EXTRAIT DE PAGE →
════════════════════

D’autres sujets peuvent être abordés tel que « la fiscalité de l’aménagement » qui permet au travers d’un certain nombre de dispositifs d’obtenir des recettes pour financer en tout ou partie les dépenses d’équipement générées par l‘urbanisation. Autre thème sur lequel une formation pourrait être organisée concerne « Les principes d’aménagement, l’instruction et la gestion d’un lotissement ». 

J’illustre toujours mes propos en faisant référence aux exemples issus de mon expérience professionnelle. Les élus apprécient ce côté concret et pratique du terrain et ça nourrit beaucoup les échanges.

Pourquoi est-ce important pour les élus de se former sur ces sujets ?  🔍 

Les adjoints et les conseillers municipaux viennent pour s’acculturer à cette discipline. Les élus, quelle que soit leur attribution, se sentent concernés car l’urbanisme façonne l’aménagement de la ville au fil des mandats. Il impacte donc directement le cadre de vie des habitants mais aussi l’image de la commune.

Je ne suis pas là pour transformer les élus en experts. Je suis là pour apporter des bases qui leur permettront de porter la contradiction aux agents avec lesquels ils travaillent. Les élus doivent être en mesure d’apporter un positionnement en accord ou, au contraire, contradictoire par rapport à ce que proposent leurs services ou parfois la seule secrétaire de mairie. 

Au-delà de ma spécialité, il me semble qu’il est primordial former pour un élu.

J’incite donc les élus à découvrir d’autres sujets aussi variés que les finances locales, la gestion d’un cimetière, l’organisation et la conduite d’une réunion, les marchés publics, les droits et les obligations d’un élu, etc. etc.

Autant de thématiques qui font leur quotidien. Autant de sujets dont ils entendront parler dans des commissions municipales, au conseil municipal ou dans des instances intercommunales.

Face à des agendas chargés, j’ai malheureusement l’impression, que la formation ne revêt pas un caractère prioritaire pour les élus qui sont très sollicités.

Quel bénéfice un élu peut-il tirer de la formation qu’il aura suivie ?

“La formation renforce la capacité à discuter avec un agent qui attend de l’élu un avis ou sa position sur un dossier.”

Outre un apport de culture générale, la formation permet à un élu d’appréhender un dossier qui lui est présenté ou une question qui lui est soumise. Il sera mieux à même de porter une analyse critique et d’assumer la décision à prendre.

Avant de signer un arrêté de permis de construire, un élu bien formé sera conscient que sa signature engage juridiquement la collectivité et lui-même. De même, lorsqu’il assiste à une réunion sur un projet d’aménagement, il se doit d’avoir un minimum de bases pour discuter avec des porteurs de projets.

La formation renforce la capacité à discuter avec un agent qui attend de l’élu un avis ou sa position sur un dossier.

Elle est encore plus nécessaire lorsque vous exercez votre mandat dans une commune qui ne compte que quelques centaines d’habitants. Dans ce cas, les services administratifs sont réduits à l’essentiel avec un secrétaire de mairie et une ou deux autres personnes. Il n’y pas de services structurés (techniques, urbanisme voiries etc. etc) et donc les élus font face à un manque cruel d’ingénierie technique et administrative.

════════════════════

LISTE DES ENREGISTREMENTS →
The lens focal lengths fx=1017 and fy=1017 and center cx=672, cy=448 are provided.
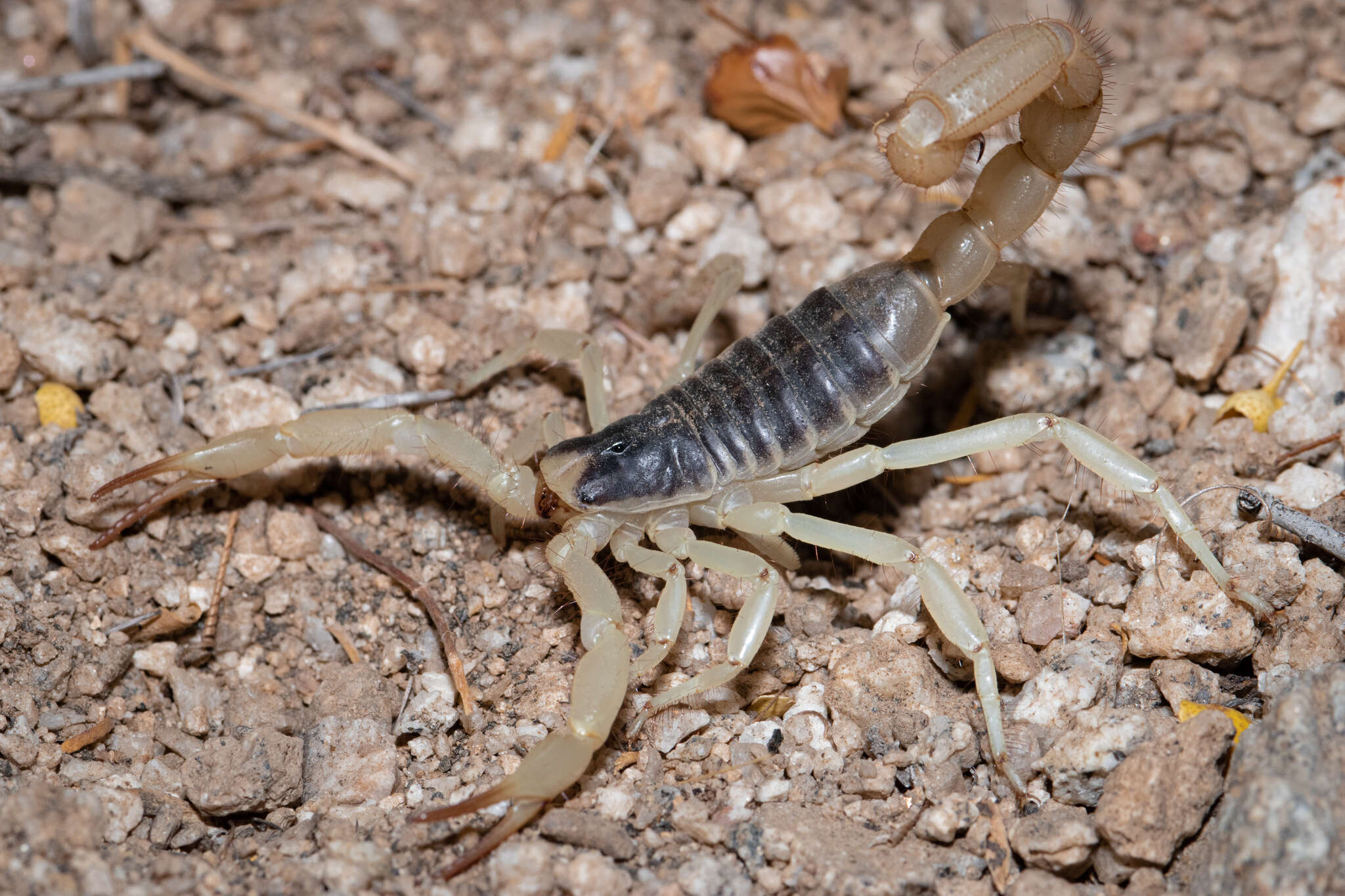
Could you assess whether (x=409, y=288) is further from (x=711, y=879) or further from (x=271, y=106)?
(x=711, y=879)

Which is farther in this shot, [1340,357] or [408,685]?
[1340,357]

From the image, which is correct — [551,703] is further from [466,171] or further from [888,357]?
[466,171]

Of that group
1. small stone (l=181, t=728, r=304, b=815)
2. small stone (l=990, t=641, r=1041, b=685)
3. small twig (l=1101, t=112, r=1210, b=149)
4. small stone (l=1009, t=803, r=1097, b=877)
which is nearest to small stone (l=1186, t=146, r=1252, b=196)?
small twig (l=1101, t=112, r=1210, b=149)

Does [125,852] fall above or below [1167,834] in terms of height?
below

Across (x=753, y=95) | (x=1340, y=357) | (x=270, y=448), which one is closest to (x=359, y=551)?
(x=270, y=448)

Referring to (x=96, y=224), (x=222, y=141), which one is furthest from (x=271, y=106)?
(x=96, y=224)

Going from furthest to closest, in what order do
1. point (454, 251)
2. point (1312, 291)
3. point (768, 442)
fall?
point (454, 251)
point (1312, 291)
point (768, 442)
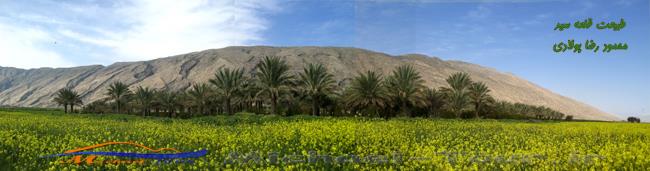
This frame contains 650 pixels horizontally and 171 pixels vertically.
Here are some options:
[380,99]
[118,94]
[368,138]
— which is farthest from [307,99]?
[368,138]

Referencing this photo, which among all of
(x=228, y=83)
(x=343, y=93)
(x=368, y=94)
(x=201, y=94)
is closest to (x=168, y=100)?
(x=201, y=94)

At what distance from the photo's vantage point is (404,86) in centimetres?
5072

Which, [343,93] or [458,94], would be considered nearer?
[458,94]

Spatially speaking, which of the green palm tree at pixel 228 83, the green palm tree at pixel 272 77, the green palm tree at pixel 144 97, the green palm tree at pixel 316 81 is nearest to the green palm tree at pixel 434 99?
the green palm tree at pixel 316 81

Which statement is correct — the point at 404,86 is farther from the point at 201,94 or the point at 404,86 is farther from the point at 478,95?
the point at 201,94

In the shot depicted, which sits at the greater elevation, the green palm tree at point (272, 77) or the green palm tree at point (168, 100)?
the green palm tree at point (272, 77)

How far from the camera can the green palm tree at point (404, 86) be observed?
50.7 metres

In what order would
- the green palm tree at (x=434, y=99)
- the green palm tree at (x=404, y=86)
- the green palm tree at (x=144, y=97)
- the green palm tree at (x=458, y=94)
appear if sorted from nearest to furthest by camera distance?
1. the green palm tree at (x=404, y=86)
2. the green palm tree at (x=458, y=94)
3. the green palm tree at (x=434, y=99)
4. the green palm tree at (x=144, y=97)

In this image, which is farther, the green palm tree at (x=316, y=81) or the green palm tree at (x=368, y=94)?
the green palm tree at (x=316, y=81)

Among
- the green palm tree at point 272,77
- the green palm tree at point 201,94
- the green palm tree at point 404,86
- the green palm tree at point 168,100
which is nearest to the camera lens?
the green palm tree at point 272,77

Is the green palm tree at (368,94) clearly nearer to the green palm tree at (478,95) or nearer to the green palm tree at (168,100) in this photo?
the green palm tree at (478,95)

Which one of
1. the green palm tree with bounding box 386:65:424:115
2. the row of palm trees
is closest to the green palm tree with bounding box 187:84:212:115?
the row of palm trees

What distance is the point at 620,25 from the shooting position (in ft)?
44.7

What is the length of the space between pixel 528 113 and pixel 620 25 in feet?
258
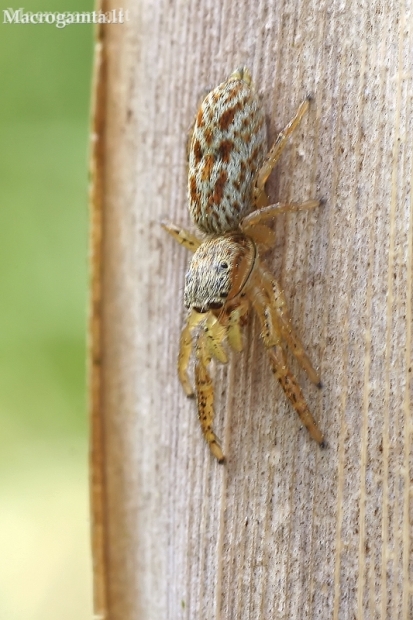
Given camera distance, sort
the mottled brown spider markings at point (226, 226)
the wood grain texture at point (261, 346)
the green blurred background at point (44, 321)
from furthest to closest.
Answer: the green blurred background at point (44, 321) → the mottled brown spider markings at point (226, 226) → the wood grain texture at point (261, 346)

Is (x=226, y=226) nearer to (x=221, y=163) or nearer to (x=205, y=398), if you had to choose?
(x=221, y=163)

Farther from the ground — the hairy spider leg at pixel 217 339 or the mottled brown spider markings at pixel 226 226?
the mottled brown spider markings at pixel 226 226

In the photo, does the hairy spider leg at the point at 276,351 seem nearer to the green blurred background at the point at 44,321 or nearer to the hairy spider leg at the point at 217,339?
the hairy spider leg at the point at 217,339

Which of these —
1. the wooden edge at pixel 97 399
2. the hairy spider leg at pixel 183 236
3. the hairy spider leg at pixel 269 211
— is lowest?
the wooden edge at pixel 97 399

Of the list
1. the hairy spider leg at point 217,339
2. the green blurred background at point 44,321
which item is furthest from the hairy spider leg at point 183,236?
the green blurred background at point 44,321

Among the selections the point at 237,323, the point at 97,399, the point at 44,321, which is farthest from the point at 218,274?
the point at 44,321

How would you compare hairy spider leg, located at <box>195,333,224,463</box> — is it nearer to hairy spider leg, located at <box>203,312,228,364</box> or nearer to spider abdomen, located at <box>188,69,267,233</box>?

════════════════════

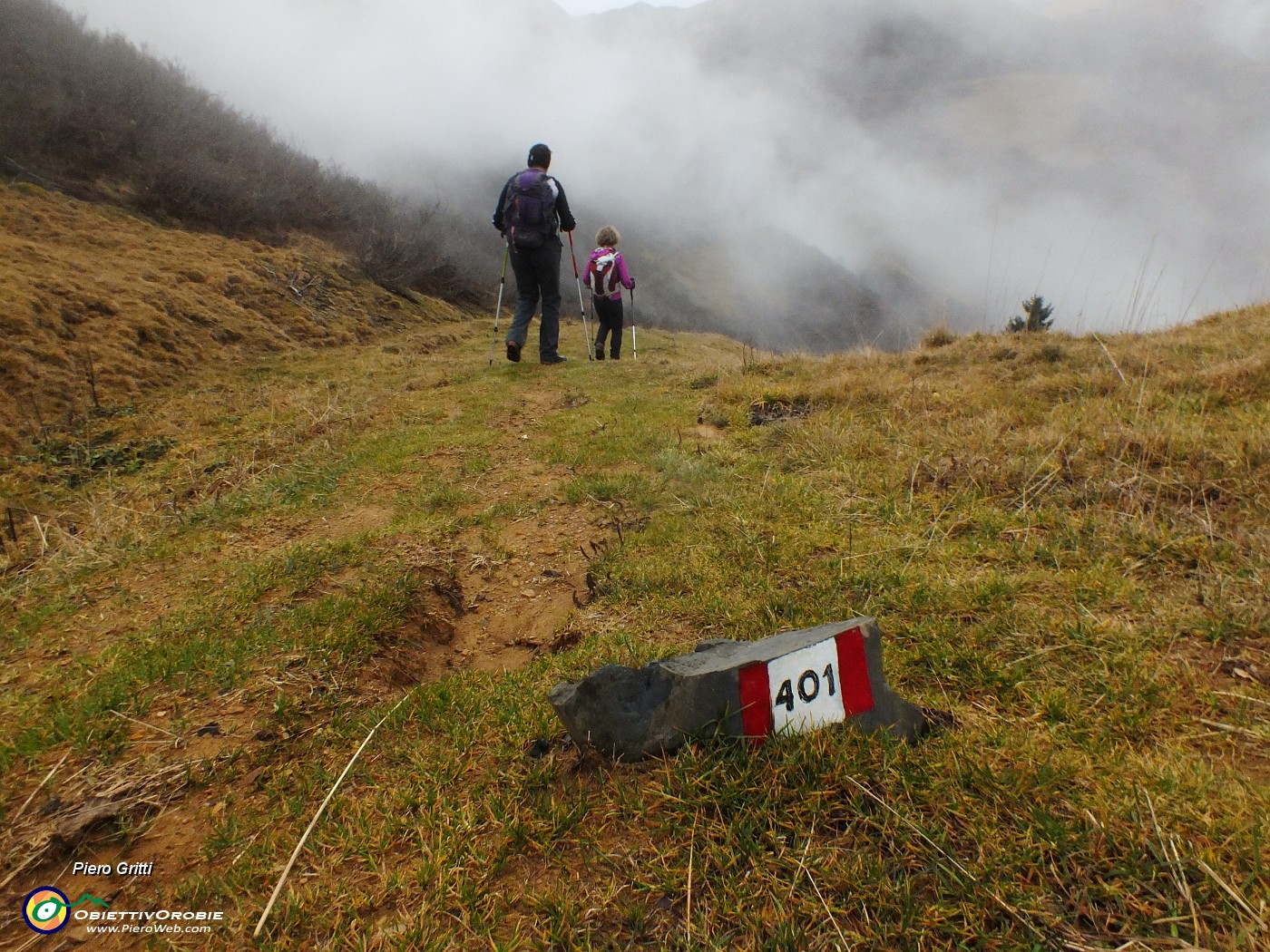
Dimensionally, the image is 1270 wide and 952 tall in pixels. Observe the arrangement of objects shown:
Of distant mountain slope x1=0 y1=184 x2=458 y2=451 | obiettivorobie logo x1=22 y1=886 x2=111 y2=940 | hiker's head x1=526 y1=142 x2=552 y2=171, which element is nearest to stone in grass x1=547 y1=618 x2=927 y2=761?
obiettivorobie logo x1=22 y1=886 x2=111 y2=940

════════════════════

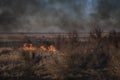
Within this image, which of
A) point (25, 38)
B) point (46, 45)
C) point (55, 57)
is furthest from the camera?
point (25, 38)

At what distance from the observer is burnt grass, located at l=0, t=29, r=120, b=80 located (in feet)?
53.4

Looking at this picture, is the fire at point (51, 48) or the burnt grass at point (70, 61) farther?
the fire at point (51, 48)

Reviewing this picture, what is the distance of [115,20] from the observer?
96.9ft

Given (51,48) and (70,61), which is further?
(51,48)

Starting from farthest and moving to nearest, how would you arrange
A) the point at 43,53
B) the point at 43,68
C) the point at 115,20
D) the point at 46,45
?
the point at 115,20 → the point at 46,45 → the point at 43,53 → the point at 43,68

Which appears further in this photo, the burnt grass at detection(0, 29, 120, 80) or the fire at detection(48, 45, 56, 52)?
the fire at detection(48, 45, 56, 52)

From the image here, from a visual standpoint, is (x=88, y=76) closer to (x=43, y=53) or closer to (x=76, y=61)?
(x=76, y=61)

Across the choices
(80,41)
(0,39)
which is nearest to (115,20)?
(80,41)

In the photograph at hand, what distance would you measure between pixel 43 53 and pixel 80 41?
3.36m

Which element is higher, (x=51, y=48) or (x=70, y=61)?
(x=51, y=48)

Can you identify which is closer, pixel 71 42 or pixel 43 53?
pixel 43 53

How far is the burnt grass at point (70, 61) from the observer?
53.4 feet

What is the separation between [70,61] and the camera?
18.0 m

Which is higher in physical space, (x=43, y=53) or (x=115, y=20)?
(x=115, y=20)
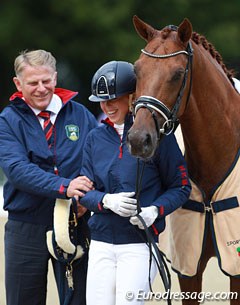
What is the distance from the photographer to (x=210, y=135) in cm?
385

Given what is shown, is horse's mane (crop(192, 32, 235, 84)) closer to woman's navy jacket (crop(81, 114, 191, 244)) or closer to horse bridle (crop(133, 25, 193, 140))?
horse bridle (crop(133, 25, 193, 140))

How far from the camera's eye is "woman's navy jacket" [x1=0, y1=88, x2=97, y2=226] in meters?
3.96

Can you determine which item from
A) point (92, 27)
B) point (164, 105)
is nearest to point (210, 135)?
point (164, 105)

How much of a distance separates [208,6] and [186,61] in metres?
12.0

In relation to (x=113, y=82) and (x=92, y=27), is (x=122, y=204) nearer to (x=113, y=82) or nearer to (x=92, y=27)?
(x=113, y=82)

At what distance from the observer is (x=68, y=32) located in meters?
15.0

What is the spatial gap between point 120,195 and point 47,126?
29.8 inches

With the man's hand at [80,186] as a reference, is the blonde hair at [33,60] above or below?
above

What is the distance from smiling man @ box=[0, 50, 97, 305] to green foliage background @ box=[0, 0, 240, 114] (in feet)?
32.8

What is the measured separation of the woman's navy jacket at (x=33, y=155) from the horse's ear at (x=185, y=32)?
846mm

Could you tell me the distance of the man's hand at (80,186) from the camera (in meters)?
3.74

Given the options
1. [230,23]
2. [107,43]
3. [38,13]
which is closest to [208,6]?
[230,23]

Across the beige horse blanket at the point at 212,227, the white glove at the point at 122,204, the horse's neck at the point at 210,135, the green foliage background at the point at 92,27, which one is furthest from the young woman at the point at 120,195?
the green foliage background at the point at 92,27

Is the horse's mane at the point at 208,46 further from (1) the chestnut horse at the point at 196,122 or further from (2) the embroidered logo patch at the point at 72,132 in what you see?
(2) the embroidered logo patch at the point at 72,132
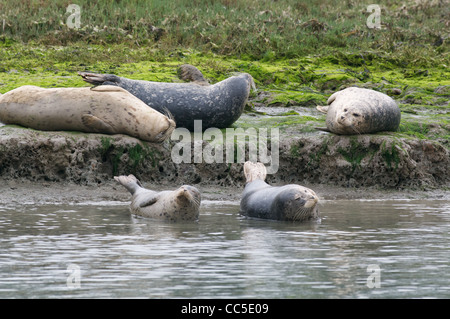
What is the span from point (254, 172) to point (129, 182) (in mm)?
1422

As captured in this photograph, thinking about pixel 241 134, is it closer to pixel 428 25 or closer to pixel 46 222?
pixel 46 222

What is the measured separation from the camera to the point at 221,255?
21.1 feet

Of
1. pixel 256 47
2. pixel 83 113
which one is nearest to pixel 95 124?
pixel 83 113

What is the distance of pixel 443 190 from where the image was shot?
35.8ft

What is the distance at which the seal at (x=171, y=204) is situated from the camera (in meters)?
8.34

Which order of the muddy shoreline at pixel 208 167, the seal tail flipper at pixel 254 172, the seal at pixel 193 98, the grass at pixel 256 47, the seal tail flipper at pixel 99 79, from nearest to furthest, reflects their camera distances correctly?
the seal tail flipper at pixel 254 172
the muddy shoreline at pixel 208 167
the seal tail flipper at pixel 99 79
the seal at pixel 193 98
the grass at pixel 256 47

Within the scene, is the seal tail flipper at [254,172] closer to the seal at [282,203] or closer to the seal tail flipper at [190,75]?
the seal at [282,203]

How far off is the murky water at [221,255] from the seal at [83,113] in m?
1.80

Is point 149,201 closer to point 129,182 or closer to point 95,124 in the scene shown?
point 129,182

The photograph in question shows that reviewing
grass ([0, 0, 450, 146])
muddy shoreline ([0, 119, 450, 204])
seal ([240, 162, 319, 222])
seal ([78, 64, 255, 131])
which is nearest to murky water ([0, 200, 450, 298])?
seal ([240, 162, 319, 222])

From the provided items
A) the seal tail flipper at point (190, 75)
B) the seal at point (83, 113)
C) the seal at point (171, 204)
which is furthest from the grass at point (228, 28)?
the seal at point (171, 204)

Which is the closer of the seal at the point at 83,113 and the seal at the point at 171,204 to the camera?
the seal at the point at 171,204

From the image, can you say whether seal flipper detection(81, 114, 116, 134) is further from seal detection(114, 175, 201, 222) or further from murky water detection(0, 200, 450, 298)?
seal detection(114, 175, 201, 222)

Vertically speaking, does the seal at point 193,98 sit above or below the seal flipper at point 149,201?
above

════════════════════

CONSIGNES →
- A) Selon l'extrait de page, qui vient pour s'acculturer à l'urbanisme ?
- B) Repérez chaque ligne des enregistrements contenant le mot « pixels », en tenant compte de la casse.
Le texte et les enregistrements n'ont aucun lien entre eux.

CORRIGÉ →
- A) Les adjoints et les conseillers municipaux.

- B)
This frame contains 650 pixels horizontally and 171 pixels vertically.
Dimensionally, the image is 1270 wide and 952 tall in pixels. Observe the arrangement of objects shown:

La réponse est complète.